As mentioned earlier in the FAQ, the recommended method of enablement is to uninstall the KB patch from Microsoft to allow the Bromium Secure Platform to return to its normal functional state. Once version 4.0 Update 4 is available, you can then deploy the Microsoft KB security patch. Reinitialization will be required post install as usual for the Bromium Secure Platform.
How do I uninstall the Microsoft KB to address compatibility issues?
If a machine that has this KB installed reboots, Bromium isolation will subsequently fail to initialize.
The update can be removed. To do this:
- Navigate to Control Panel > Programs > Uninstall a program > View installed updates
- Right-click on the KB and click Uninstall.
Note: There are different KB numbers for different editions of Windows 10, including KB4056890, KB4056891, KB4056892.
Reboot your machine.
Is Bromium affected by the vulnerability as it affects the Xen Hypervisor?
No. The Xen hypervisor (as used in XenServer, AWS and so on) supports two types of guests: Full PV and HVM. Full PV guests are a legacy of Xen’s early days, dating back to the early 2000s when CPUs did not have specialized virtualization extensions such as VT-x (Intel) and AMD-V (AMD). HVM guests are VMs that make full use of the virtualization CPU support. They may contain para-virtual drivers (PV Drivers), but this is distinct from being full PV guests. Use of Full PV has been deprecated for many years by the Xen community, but many cloud providers continued to encourage their use even after they were deprecated as their cloud hardware didn’t support VT-x/AMD-V. Until recently, cloud providers such as AWS supported Full PV for reasons of backward compatibility, enabling older VMs to continue to run.
A HVM guest cannot use the Intel Meltdown vulnerability to attack a Xen host. The isolation provided by the virtualization extensions ensures that host virtual addresses are always kept separate from the guest address space.
Full PV guests use the traditional CPU virtual memory hardware to provide isolation between host and guest. The Intel Meltdown flaw means that the isolation that the CPU is supposed to be providing is violated, and there is the potential for an unprivileged guest to read host memory. As such, Xen suffers in the same way as OSes such as Windows and Linux. To help cloud providers, the Xen community is creating a solution so that Full PV guests can be run inside a containing HVM VM to restore the isolation. This support is yet to be deployed by cloud providers such as AWS, so in the meantime, they have disabled support for Full PV guests.
Bromium products do not use the Xen hypervisor.
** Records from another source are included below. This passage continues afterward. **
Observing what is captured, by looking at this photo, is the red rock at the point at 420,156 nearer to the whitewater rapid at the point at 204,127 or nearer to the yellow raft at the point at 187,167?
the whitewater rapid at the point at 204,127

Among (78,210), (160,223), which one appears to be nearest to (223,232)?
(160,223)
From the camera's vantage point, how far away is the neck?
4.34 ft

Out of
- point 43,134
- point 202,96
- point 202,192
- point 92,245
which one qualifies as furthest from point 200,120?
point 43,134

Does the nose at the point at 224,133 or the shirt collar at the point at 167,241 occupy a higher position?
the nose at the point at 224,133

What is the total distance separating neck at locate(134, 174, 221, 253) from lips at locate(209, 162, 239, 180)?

The development team heritage is such that they share some ideas and code but the Bromium hypervisor is quite different, designed with security as the primary goal. Great pains have been taken to minimize the Bromium hypervisor’s attack surface, so support for legacy features such as Full PV guests did not make sense. Therefore, there is no issue with Meltdown being used to read host memory from a guest running on a Bromium system.
When was the last Intel CPU bug of this magnitude discovered?
The last time something similar to this happened would be the Intel floating point division bug. This impacted Pentium CPUs in the mid 90s and resulted in a mass hardware replacement program. While not security related, it was perceived as having the same severity. For more information, see: https://en.wikipedia.org/wiki/Pentium_FDIV_bug
I’ve heard about impacts to performance over all in the Microsoft fix, is this true?
Yes – initial speculative media and social reports state that there could be anywhere from a 5% to 30% performance hit on various applications and workloads (that utilize the CPU). This is yet to be substantiated and the media are updating reports of various testing as this story unfolds.